Хлеб и соль — страница 27 из 27

На следующий день, ближе к вечеру, позади остался снег. К мешку был привязан огромный букет цветущей черемухи. Открылась внизу заимка: кособокий, детской рукой нарисованный домик, кривая изгородь, черные куски огорода, зеленые разводья яблонь и озеро, сощурившееся, синее, и золотинки плавают по нему, как блестки жира в наваристой тайменьей ухе.

Алексей добрался до последних отпрысков тайги, малорослых пушистых сосенок, сел на землю и стал смотреть. Вон отец прошел к озеру, ребятишки погнали с огорода телку, мать вышла на крыльцо. Ларисы не видать. Наверно, сидит дома — в баньке... Волчонок заскулил, заскребся в мешке. До чего хорошо стало Алексею. Ведь вот как все отлично сложилось. Шесть волчат... Премию дадут по пятьсот рублей за волчонка. Это три тысячи. Можно купить приемник, мотор к лодке. Можно оформиться пока лесником и переехать жить в родных таежных местах, ходить на охоту. Жить с любимой женой, с дочкой Светланкой... Алексей побежал вниз, притормаживая на ходу длинной палкой, с которой не расставался в тайге.

Он перескочил через изгородь, и лайка Динка, оголтелая от ярости, кинулась к его мешку. Он пнул ее сапогом, с невесть откуда накатившей тревогой распахнул дверь баньки. Прокопченный закуток. Полосатый, набитый сеном матрац на полу. Простыня скручена жгутом, вон видно, как по ней ходили грязными сапогами. Пусто. Нет жены.

— Лариска, — сказал негромко в дверь. — Лариска! — крикнул он, выскочив из баньки. — Лариска…

— Не надо кричать-то. Ни к чему это. Уехала она. Моторка была из Карточака. Галлентэй приезжал. На медведя ходили. С ними и уехала. Да и нельзя ей было не уехать. Не понять ей нашу жизнь. — Это отец подошел и говорил, говорил что-то негромким своим голосом.

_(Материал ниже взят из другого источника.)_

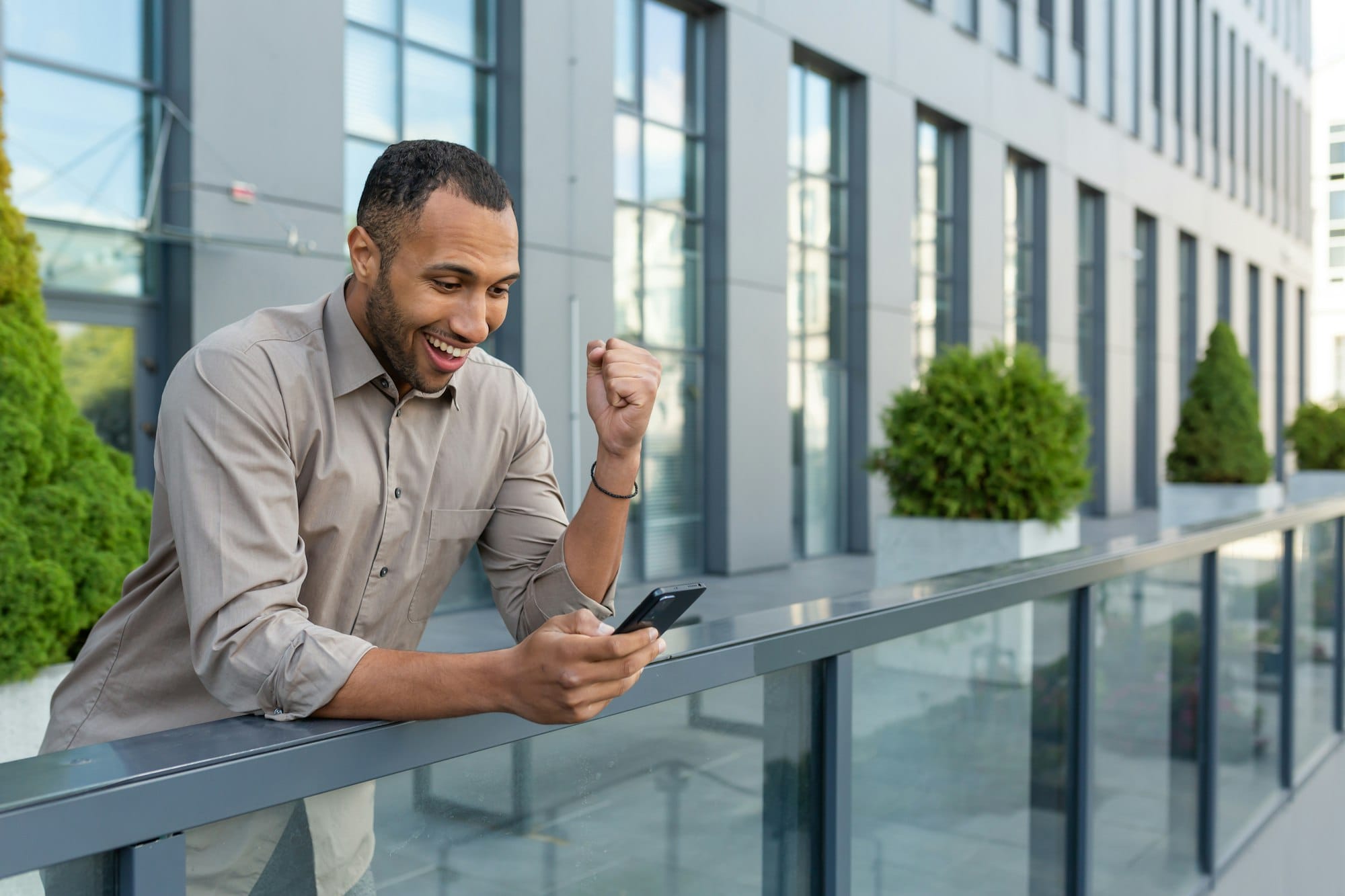 A happy Hispanic businessman standing near the office. Holding phone, playing online games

Лайка Динка растрепала букет черемухи, подбираясь к мешку. Белые фонарики на ветках погасли, измялись. Скулил волчонок. Кто-то завыл в горах. А может, это показалось Алексею, может, это промычала корова. Он пошел, крепко ставя ноги, словно подымаясь в гору. Дошел до озера и сел на камни, уперев ноги в воду. Озеро разложило перед ним по кромке берега свои ночные дары: белые рыбьи кости, обглоданные, покореженные чурбаки, зализанные камни. Озеро словно хвасталось своей мрачной, мертвящей силой. Алексей поставил локти на колени, как делал это отец, обхватил тонкими пальцами свою лобастую голову. Не понять было, что он думает. Может быть, ему хотелось выть жалобно и страшно, как выла ночью волчица у костра?

Светланка подбежала сзади, обняла его шею голыми ручонками, залепетала что-то свое. Алексей прижался к ее теплой щеке и долго сидел так, не шевелясь. Потом встал, поднял Светланку, посадил ее себе на плечи и пошел к избе.